- **REQUIREMENT**: What lines of the data below hold the string "name"? Copy each one.

- **EXTRACTED RECORDS**:
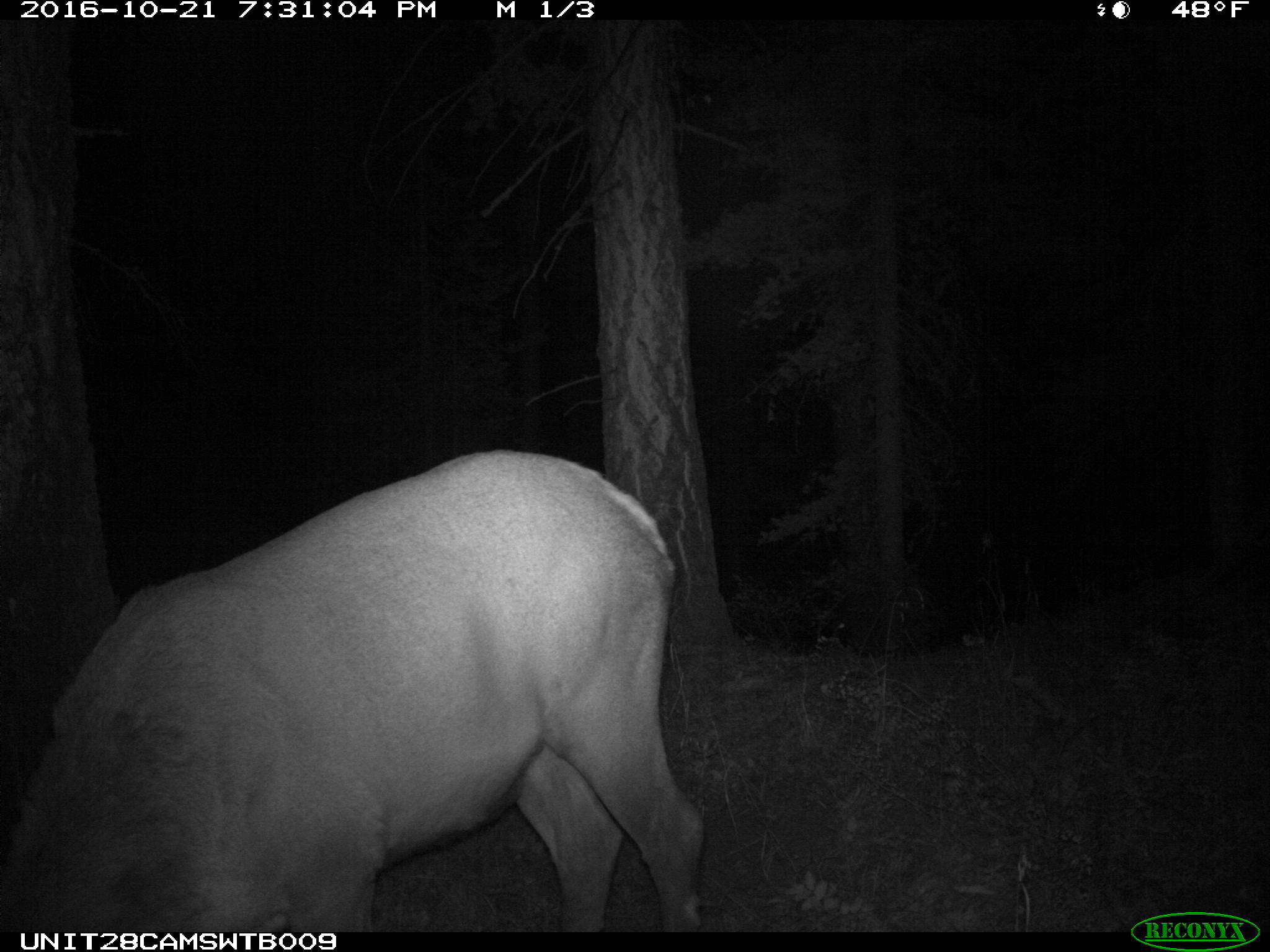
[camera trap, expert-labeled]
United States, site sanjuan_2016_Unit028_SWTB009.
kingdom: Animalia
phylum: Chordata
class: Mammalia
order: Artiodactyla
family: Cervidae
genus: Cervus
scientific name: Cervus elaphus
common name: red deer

==

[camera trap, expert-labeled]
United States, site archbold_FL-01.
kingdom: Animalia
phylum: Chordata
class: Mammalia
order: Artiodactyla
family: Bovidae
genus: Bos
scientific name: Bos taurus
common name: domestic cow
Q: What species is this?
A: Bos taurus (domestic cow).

- **SOLUTION TO THE PROBLEM**:
scientific name: Cervus elaphus
common name: red deer
scientific name: Bos taurus
common name: domestic cow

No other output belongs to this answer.